Ordeno la ropa y echo en las bolsas las prendas negras.

Salgo a la calle con todo.

Aún es temprano, hay poca vida y movimiento.

Los gatos se relacionan todavía, antes de regresar a sus casas abandonadas y a las ermitas con fuentes y verdín o con sus ancianos dueños que los miman igual que a niños.

Pasan algunos coches, abre la frutería y el repartidor del pan me observa y lo saludo.

Obediente al encantamiento, echo al contenedor de la basura los trapos negros. En realidad poco uso han tenido. Me he pasado los días trabajando, poca fiesta tuvieron.

Me vuelvo para el regreso, pero llama mi atención lo que hay junto al contenedor de la basura. Un tiesto de barro de maceta vieja. Tiene plantado un jazmín con ramas largas que cuelgan hasta el suelo y muy desaliñado.

 Me agacho para verlo mejor y compruebo su estado lamentable que a simple vista se percibe. No tiene ni un jazmín, qué desastre de planta. Me parece el jazmín más triste que jamás haya visto. Nunca lo habrán podado y seguro que ha estado a la sombra, sin recibir la luz del sol, por sus hojas pequeñas y asustadas.

Cargo el jazmín hasta la casa, lo dejo en el patio y tomo una de mis lupas.

No tiene insectos de momento.

Tampoco observo otros bichos.

Calculo la hora porque todas las mañanas a esta hora se relacionan los tordos. Están cantando o hablan entre sí posados en la antena del tejado.

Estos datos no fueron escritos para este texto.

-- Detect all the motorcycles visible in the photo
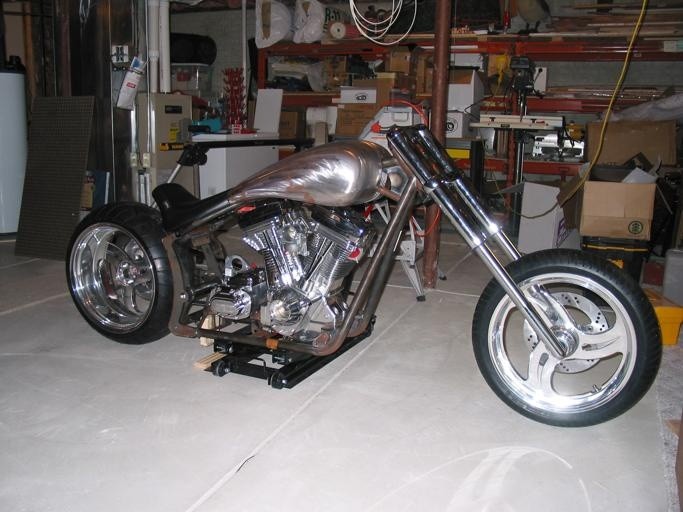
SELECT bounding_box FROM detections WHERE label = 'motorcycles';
[62,119,665,429]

Yo miro el jazmín. Y al echarle tierra nueva sobresale algo en su tronco principal. Es un lazo negro atado con un solo nudo.

Lo extraigo. Parece un cordón de zapato.

Qué extraño. Un jazmín atado. Habrá estado en alguna guía.

Se lo dejo, aunque menos apretado. Lo riego.

Y espero que si no da jazmín alguno, al menos no muera sin poder disfrutar de los rayos del sol de otoño.

En qué lugar de las tristezas habrá compartido los días, sin flores ni luz, viendo cómo su vida se venía abajo.

Luego salgo de nuevo a la calle, hacia el campo con las perras, para fotografiar los olivares y los horizontes y respirar el aire limpio de la sierra de Jaén.

Al pasar por la cafetería se ve otra nueva esquela mortuoria.

Llevamos meses de pesadumbre.

Hasta las golondrinas este año se marcharon antes de lo habitual.

Una esquela nueva.

No me acerco a mirarla.

No quiero mirar su nombre.

Al fondo de la calle se ve a un grupo arremolinado en la puerta de una casa. Están sacando algunos muebles y enseres y cargándolos en un pequeño remolque. Algunas personas van vestidas de negro.

Desvío la mirada y pienso en cómo irá creciendo el jazmín, ahora que le dará luz en el patio.

Tal vez sea de esa casa, de alguna anciana que ha fallecido.

Todo es pasajero, alegrías y tristezas, tienen su recorrido.

No quiero pensar en ello.

Hoy fotografiaré los membrillos y los colores del otoño en los árboles.

No quiero pensar en nada más.

 

© Marta Antonia Sampedro Frutos (Octubre de 2020).